Bridgend LDP Inspector’s Report

(Pic: Barrett Homes)

Over the last few months, a series of hearings were held by the planning inspector appointed by the Welsh Government in order to finalise Bridgend’s Local Development Plan, which will outline land use in the county until 2021.

Late last month, the planning inspector’s report was released by Bridgend Council, and is available here (pdf).

Most of the changes relate to wording within the report, as well as some modest changes to the proposals map as a result of the recommendations. The vast bulk of the changes aren’t worth covering in detail, but there were also more substantial changes outlined by the inspector.

Recommended changes from the Deposit LDP


  • An alternative site at Llangewydd Road, Cefn Glas has been included for housing development. (228 dwellings)
  • Reduced housing allocation at Porthcawl Waterfront from 1,350 to 1,050.
  • Increased housing allocations at (not a conclusive list):
    • Parc Derwen (+15)
    • Waterton Lane, Bridgend (+48)
    • North East Brackla/Brackla Industrial Estate (+200)
    • Parc Afon Ewenni (+100)
    • Maesteg Road, Tondu (+102)
    • Coronation Works, Evanstown (+11)
    • Y Parc, Maesteg (+31)

Employment & Economic Development
  • The total amount of vacant employment land has been reduced to 120 hectares, but it’s said even this would result in a “generous surplus”.
  • Land for employment use at Waterton has been reduced by more than half.
  • Land at Ty Draw Farm for employment use has been reduced by two thirds.
  • Development of Island Farm is said to be “uncertain”, with a lack of evidence that the scheme is “deliverable”. However, no changes are outlined, while proposals to adopt a “more flexible (development) policy” there have been dismissed.
  • It’s said there were “deficiencies” in the CACI retail needs report, and Bridgend town centre’s retail needs might have been under-stated. However, the inspector believes there’s little need for an additional supermarket in Bridgend itself (mooted for the Police HQ), especially with the plans in Porthcawl.

  • It’s made clear that there are no plans for a park and ride site on Cefn Hirgoed Common near J36 of the M4, instead there’ll be “park and share” lay-bys, with a similar scheme mooted for J35 in Pencoed too.
  • It appears as if the Garw Valley railway corridor has been protected from development, and there are proposals for a heritage railway there.

Environment & Minerals
  • There were disputes between the council and industry over aggregates reserves in the county, in part to cover a projected shortfall in the Vale of Glamorgan. The inspector recommends that the passages in question be changed to be “more general” so it doesn’t pre-judge the VoG’s own LDP.
  • The policy relating to gas extraction should be modified to include all forms of gas, not just coal bed methane. There’s currently a “fracking” test-drill site proposed on the outskirts of Merthyr Mawr, as well as one in the Maesteg area.
  • Policies relating to coal mining – BCBC’s general presumption that coal extraction is “unacceptable” – and in relation to the (controversial) MTAN 2, were said to be “vague or ill-defined”.
  • The inspector proposed amendments to precisely where wind-farm developments can be located, after the submitted proposals were dubbed “incoherent” as the wording both allowed and prevented developments outside a “Specific Search Area”.
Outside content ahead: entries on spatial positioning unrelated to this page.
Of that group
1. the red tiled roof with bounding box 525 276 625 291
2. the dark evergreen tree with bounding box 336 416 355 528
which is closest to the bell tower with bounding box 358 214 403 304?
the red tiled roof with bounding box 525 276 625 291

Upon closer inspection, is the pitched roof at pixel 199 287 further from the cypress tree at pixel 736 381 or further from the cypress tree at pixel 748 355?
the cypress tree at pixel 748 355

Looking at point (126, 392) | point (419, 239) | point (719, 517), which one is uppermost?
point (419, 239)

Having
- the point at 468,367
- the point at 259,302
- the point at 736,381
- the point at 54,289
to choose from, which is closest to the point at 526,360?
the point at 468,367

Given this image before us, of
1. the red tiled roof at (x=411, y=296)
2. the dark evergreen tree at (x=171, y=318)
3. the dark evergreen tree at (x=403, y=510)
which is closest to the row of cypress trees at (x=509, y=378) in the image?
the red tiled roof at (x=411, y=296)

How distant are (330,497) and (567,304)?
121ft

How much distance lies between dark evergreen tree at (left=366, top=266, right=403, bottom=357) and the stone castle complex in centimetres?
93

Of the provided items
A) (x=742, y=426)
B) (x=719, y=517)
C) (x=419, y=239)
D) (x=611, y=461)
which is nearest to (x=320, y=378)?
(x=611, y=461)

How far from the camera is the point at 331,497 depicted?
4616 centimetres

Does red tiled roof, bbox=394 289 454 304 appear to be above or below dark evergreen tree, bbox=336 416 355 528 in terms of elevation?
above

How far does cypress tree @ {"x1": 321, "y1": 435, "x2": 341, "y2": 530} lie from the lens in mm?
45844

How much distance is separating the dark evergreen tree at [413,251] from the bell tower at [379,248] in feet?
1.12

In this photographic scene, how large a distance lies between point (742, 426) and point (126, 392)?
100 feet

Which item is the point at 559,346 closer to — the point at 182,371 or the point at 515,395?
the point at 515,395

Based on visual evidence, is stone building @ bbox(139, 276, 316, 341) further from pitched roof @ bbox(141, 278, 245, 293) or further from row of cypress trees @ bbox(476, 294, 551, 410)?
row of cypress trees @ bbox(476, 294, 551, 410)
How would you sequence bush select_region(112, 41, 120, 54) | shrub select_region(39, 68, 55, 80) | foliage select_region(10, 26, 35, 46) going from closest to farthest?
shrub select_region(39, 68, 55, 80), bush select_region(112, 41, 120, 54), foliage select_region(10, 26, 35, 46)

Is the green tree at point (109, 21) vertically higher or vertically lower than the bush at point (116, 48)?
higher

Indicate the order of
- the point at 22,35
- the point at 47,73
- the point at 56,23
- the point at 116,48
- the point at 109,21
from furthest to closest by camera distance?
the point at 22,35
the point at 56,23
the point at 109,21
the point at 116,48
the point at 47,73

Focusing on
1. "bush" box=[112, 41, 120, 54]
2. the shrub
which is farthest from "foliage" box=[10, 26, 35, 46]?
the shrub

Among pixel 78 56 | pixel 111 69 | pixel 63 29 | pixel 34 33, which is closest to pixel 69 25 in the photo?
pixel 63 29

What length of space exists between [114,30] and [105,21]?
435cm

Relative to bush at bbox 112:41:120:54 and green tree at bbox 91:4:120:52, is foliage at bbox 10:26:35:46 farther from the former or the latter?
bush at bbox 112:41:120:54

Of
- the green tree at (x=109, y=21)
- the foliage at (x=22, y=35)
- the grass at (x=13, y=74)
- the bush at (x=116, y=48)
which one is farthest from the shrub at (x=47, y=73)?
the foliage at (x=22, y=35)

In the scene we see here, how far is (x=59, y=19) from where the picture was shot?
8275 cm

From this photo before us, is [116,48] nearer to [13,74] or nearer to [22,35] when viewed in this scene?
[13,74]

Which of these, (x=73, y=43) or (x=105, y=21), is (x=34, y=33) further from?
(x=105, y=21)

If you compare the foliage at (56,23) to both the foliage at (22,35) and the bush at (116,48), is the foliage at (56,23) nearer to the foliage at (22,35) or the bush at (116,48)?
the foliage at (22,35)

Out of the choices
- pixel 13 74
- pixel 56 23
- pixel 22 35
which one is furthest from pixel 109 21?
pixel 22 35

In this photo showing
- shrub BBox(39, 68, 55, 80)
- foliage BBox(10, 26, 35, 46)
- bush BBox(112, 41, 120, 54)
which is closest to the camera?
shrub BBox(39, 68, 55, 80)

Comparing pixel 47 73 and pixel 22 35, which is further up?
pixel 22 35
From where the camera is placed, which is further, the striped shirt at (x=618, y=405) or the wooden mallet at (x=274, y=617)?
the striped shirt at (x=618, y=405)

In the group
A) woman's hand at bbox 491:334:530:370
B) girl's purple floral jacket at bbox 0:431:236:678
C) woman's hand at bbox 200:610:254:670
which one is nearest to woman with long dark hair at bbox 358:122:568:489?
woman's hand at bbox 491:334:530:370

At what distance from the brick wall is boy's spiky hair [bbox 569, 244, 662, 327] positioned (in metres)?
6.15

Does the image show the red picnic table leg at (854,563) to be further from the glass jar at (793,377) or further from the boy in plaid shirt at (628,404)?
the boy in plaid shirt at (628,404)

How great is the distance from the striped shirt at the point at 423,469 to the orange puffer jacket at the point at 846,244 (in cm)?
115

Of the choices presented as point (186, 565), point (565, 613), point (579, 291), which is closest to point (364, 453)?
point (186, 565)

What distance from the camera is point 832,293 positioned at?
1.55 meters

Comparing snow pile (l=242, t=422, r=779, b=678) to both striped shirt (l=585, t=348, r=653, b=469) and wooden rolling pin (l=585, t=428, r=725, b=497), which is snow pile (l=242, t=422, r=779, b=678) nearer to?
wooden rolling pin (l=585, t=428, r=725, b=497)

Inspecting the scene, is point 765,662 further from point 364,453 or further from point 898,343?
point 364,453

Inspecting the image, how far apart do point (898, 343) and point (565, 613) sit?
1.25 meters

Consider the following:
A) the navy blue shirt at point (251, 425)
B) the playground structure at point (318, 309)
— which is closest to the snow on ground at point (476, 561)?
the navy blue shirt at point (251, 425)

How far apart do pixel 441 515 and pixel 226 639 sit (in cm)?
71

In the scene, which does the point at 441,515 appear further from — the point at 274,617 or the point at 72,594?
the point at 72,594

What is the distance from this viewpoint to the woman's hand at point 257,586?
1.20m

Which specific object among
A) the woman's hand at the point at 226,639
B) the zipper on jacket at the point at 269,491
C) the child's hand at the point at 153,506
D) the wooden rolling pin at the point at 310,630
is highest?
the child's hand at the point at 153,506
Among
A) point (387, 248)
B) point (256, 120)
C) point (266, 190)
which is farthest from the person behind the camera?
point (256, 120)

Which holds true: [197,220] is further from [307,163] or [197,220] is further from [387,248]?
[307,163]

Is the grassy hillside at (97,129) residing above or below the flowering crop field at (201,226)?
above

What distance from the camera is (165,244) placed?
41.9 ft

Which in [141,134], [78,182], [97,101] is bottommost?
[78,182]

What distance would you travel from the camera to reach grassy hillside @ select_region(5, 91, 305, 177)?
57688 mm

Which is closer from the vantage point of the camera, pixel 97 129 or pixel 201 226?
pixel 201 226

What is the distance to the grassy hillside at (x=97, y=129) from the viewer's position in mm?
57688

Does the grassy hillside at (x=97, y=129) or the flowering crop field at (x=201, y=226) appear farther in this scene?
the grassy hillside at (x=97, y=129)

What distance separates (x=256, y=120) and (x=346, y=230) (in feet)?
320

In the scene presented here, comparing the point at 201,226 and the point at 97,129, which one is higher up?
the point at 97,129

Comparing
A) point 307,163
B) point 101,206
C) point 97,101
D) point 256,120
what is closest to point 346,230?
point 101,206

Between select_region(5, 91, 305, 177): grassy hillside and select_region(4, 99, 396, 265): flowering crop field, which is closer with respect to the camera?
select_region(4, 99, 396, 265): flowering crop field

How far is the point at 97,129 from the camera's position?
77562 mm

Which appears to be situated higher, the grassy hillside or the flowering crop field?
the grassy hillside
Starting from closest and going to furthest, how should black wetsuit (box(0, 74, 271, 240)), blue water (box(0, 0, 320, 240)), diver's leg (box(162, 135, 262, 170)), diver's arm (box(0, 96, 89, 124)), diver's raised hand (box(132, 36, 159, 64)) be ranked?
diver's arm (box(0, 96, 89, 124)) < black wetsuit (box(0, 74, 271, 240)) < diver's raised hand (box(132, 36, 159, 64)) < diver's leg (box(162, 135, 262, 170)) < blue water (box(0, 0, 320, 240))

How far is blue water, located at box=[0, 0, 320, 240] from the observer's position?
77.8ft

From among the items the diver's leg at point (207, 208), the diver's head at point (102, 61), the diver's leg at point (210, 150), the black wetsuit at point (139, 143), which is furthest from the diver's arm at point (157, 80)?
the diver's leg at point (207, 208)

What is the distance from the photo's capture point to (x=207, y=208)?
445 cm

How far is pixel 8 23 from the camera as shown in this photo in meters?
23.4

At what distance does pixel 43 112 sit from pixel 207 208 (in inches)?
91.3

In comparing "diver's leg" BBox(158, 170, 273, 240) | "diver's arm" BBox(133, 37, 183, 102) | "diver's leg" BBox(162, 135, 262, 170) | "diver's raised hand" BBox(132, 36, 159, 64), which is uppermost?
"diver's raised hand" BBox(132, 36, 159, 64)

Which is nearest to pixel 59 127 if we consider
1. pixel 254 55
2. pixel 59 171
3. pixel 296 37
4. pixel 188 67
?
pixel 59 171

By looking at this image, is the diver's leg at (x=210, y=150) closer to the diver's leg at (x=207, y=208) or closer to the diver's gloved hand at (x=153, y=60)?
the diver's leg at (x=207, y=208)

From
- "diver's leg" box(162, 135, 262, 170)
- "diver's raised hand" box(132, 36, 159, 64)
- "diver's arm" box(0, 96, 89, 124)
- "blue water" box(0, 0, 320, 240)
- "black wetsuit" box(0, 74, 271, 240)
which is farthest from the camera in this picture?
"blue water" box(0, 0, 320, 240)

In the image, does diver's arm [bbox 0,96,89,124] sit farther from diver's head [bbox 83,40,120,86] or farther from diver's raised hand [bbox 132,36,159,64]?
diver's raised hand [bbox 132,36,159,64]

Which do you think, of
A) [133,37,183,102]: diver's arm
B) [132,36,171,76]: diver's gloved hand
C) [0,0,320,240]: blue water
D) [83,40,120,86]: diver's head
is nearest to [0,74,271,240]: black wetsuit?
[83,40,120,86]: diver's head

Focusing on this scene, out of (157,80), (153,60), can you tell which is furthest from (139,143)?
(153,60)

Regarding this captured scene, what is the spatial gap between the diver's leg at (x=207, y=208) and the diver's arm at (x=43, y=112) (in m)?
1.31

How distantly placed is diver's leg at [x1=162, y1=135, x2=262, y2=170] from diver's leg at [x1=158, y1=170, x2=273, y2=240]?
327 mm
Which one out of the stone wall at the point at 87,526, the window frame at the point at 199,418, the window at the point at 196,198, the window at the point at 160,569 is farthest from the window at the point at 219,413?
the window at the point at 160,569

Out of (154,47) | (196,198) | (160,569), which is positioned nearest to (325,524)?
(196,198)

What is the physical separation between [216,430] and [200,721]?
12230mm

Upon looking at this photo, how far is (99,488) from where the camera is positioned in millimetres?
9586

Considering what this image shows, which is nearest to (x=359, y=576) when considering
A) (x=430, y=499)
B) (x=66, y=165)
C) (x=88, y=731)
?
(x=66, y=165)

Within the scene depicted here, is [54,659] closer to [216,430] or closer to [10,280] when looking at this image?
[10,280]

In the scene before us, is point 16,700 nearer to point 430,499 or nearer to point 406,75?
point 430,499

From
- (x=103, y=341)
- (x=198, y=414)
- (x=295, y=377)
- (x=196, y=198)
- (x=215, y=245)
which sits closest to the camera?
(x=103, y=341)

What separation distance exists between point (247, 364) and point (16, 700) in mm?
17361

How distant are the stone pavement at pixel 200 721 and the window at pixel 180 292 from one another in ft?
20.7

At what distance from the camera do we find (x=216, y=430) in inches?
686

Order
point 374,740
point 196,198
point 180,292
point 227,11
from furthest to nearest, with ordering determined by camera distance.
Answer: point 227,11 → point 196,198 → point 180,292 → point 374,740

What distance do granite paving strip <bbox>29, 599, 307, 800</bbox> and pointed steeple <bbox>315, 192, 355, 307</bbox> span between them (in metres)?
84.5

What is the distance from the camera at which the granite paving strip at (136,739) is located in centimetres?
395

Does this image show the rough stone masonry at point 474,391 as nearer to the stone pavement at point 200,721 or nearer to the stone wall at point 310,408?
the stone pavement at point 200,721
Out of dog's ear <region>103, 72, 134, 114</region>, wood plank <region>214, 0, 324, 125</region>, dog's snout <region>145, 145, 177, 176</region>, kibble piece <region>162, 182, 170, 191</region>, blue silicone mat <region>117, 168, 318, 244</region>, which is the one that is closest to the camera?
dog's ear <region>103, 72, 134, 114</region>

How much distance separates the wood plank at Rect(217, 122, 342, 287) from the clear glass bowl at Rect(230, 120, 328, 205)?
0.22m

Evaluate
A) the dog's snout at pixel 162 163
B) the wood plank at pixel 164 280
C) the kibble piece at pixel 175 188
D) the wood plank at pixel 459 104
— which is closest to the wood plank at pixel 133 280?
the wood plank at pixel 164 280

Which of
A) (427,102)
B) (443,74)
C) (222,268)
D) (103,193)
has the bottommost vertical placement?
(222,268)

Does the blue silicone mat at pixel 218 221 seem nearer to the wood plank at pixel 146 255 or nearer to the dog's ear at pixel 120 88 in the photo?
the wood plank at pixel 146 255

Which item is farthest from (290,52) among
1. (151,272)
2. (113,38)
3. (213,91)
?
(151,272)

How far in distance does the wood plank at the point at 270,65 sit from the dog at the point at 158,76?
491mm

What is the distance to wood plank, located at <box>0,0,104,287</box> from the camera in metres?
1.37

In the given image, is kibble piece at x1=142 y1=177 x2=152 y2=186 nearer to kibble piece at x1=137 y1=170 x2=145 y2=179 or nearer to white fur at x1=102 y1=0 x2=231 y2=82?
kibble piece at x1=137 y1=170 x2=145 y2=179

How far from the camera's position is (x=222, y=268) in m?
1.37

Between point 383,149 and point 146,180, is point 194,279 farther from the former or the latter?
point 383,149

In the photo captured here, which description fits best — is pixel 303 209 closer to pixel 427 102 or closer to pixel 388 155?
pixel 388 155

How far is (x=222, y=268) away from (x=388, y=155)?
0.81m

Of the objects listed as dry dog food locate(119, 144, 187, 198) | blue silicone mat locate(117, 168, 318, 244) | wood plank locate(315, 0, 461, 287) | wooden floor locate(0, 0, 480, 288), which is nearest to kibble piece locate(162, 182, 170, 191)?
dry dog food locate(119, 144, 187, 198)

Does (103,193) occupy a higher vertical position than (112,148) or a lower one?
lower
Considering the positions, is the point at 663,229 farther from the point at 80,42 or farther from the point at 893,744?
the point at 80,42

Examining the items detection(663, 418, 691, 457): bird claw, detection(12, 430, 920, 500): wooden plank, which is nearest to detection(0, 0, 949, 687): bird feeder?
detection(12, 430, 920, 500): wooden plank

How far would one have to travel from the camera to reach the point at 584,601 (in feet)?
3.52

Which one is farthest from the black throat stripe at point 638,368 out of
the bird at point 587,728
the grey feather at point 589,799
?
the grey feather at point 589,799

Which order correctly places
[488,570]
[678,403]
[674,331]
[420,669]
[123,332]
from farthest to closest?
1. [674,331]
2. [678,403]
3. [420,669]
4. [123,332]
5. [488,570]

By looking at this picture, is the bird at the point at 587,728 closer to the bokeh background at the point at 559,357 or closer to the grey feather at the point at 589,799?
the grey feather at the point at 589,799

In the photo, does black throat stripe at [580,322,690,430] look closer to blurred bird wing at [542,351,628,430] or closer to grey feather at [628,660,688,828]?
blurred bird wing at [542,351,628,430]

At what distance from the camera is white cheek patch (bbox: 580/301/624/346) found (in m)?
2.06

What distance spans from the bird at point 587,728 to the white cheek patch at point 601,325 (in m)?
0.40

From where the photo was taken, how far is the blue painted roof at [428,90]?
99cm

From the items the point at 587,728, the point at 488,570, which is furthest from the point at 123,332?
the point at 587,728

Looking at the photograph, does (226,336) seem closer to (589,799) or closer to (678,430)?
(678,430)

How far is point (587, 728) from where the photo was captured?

Island Farm is beginning to worry me. I still support the principle of the “sports village”, but seeing as there’s no likely tenant for the main stadium, Bridgend Ravens seem quite happy at the Brewery Field and Penybont FC have set up a permanent-looking home in Bryntirion, the chances of this development coming to be are receding.

Although the inspector implies the Island Farm plans should remain as they are, I think the proposals will have to change to make it viable – probably dropping the main stadium or reducing the overall size of the development. But if it changes to include housing, a lot of goodwill HD Ltd received when they put the proposals forward will evaporate.

On housing in general, like elsewhere in Wales, Bridgend has increased its housing allocations. I think it was sensible to reduce the numbers of houses planned in the Porthcawl regeneration area, as those levels of development (in the current economic climate) are optimistic. I still think the figure’s too high, to be honest. I don’t see where all these extra residents are coming from, I don’t see how they’re going to get built in the timescales put forward, and I don’t see the likes of Parc Afon Ewenni getting developed any time soon. Parc Derwen’s taking long enough.

In the end it looks as though there haven’t been any major issues with Bridgend’s LDP, and it’s likely to be adopted by Bridgend Council later this year – thus coming into legal effect.